→ **What is required**:
Would you transcribe the listing that follows, character for character, and omit its images?

--- Stored data Enclosed Below ---

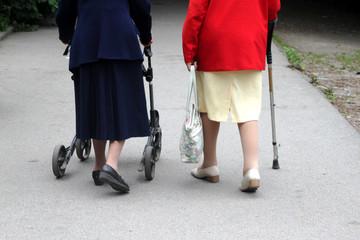 Zwei alte Frauen mit Gehwagen und Stock im Park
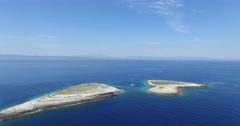 Aerial drone scene of two isolated islands on the dalmatian coast catamaran Stock Footage
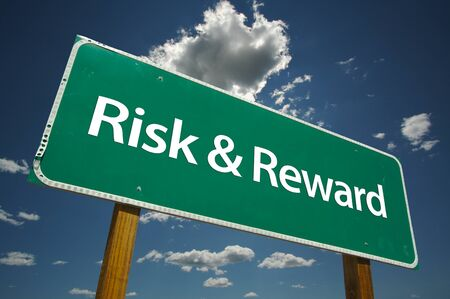 Risk & Reward Road Sign with dramatic clouds and sky. Versatile image. Stock Photo - 1479834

--- End of Enclosed Stored data ---

→ **Exercise solution**:
 Zwei alte Frauen mit Gehwagen und Stock im Park
 Aerial drone scene of two isolated islands on the dalmatian coast catamaran Stock Footage
 Risk & Reward Road Sign with dramatic clouds and sky. Versatile image. Stock Photo - 1479834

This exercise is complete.